De akkerbouw kan nog veel meer profiteren van dierlijke mest. Dat blijkt uit een onderzoek van DLV Plant en Projecten LTO Noord. De onderzoekers rekenden voor vier modelbedrijven door wat het potentiele mestgebruik is.
Het gaat om bedrijven in de regio’s Oost en Zuidelijk Flevoland, Noordoostpolder, Noordelijke klei en Noordoostelijk zand. Hiervoor werkten zij representatieve voorbeeldbouwplannen uit. Voor die bouwplannen werkten zij een optimaal bemestingsplan uit waarin maximaal dierlijke mest kan worden aangevoerd. Ook keken zij naar welke mestsoorten de voorkeur hebben en de beschikbaarheid hiervan in de regio.
Uit de bemestingsplannen blijkt dat onbewerkte mest met name gebuikt kan worden voor de meest P-behoeftige gewassen aardappelen, suikerbieten en zaaiuien. De dunne fracties passen goed in de graangewassen, aangezien die een lage P- en K-behoefte hebben, maar wel vragen om snel beschikbare stikstof. Door de verschillende mestproducten slim te combineren kunnen akkerbouwers zowel hun fosfaatruimte, als hun gebruiksruimte, voor stikstof uit dierlijke mest opvullen met voordelige dierlijke mest. Naast het financiële voordeel ten opzichte van kunstmest, levert dit ook extra aanvoer van kali en organische stof op.

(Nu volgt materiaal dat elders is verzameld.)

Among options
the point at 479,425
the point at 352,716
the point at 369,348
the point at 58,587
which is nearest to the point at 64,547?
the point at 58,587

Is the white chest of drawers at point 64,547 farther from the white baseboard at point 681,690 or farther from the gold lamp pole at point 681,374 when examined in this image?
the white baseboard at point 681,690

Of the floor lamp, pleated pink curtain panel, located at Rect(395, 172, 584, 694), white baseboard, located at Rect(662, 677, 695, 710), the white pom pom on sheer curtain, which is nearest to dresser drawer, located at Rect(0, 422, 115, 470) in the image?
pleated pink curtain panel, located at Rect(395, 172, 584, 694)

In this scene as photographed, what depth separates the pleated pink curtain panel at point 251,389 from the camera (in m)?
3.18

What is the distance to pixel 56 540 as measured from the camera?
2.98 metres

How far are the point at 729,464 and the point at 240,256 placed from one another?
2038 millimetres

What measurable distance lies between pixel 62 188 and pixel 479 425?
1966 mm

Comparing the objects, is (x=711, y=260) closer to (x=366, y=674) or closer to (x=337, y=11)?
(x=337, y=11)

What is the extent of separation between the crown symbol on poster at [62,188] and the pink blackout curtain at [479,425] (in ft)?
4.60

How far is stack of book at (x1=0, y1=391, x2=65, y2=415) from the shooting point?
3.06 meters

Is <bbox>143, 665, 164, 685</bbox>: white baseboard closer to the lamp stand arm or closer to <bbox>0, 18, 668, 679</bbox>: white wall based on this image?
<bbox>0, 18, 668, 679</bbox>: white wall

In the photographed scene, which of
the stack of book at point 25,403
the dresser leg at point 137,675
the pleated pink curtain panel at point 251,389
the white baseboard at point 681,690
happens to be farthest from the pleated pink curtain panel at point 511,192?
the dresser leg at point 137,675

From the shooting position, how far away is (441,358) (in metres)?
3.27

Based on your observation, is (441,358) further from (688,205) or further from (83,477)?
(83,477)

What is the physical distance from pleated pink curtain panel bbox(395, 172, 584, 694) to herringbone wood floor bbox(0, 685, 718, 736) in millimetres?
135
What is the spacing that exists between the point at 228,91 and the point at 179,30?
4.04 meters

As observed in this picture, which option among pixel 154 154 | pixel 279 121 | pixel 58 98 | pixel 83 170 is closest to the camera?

Noordoostelijk zandgebied profiteert het meest
De bemestingskosten van het voorbeeldbedrijf in Oostelijk en Zuidelijk Flevoland van 60 hectare zijn, als het alleen kunstmest gebruikt bijna €25.000. Als het optimaal gebruik gaat maken van dierlijke mest is dat bijna €16.500. Een besparing van bijna €8.500. Voor het modelbedrijf in de Noordoostpolder was de besparing €7.000 en voor het bedrijf op Noordelijke klei ruim €7.500.
Het modelbedrijf in het Noordoostelijk zandgebied kan het meest besparen door slim te bemesten. Maar de onderzoekers geven aan dat dit bedrag in de praktijk niet gerealiseerd zal worden. In het onderzoek is voor alle bedrijven namelijk een vergelijking gemaakt tussen 100% kunstmest en optimaal mestgebruik. Voor het noordoostelijk gebied is dit niet reëel, omdat daar al veel mest wordt ingezet. De besparing is daar dus minder groot dan in het voorbeeld.
In de berekeningen is uitgegaan van gemiddelde mestprijzen, geleverd op het land. Door middel van een eigen opslag is het mogelijk nog een grotere besparing te halen op de bemestingskosten.
Voorkeur en beschikbaarheid
Het aanbod van mestproducten zal de komende jaren toenemen. Dit door veranderde regelgeving en technische ontwikkelingen. Met name het aanbod van dunne fracties uit varkensmest met een lager fosfaat gehalte en snelwerkende stikstof is in 2015 flink toegenomen. De komende weken kunnen akkerbouwers in studiebijeenkomsten van DLV Plant aan de slag met de resultaten uit het rapport en voor hun eigen bedrijf het effect berekenen.